## Start

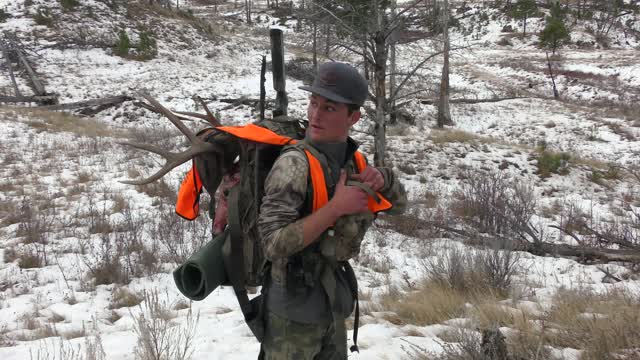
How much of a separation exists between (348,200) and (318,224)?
13 centimetres

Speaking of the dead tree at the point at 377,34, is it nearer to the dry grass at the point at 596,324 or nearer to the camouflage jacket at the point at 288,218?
the dry grass at the point at 596,324

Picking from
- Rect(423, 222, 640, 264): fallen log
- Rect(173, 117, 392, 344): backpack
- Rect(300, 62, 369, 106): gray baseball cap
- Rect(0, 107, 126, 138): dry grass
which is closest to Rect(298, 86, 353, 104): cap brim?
Rect(300, 62, 369, 106): gray baseball cap

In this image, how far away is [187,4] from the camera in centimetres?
4959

## End

EXERCISE DESCRIPTION - All lines from the one containing "Speaking of the" through the final line of the listing above are to be reproduced exactly; include both and add nothing.

RESPONSE TO THE TASK -
Speaking of the dead tree at the point at 377,34, is it nearer to the dry grass at the point at 596,324 or nearer to the camouflage jacket at the point at 288,218?
the dry grass at the point at 596,324

Picking from
- Rect(423, 222, 640, 264): fallen log
- Rect(173, 117, 392, 344): backpack
- Rect(300, 62, 369, 106): gray baseball cap
- Rect(0, 107, 126, 138): dry grass
which is closest to Rect(298, 86, 353, 104): cap brim?
Rect(300, 62, 369, 106): gray baseball cap

In this image, how far away is [187,4] from the camera in centimetres?
4959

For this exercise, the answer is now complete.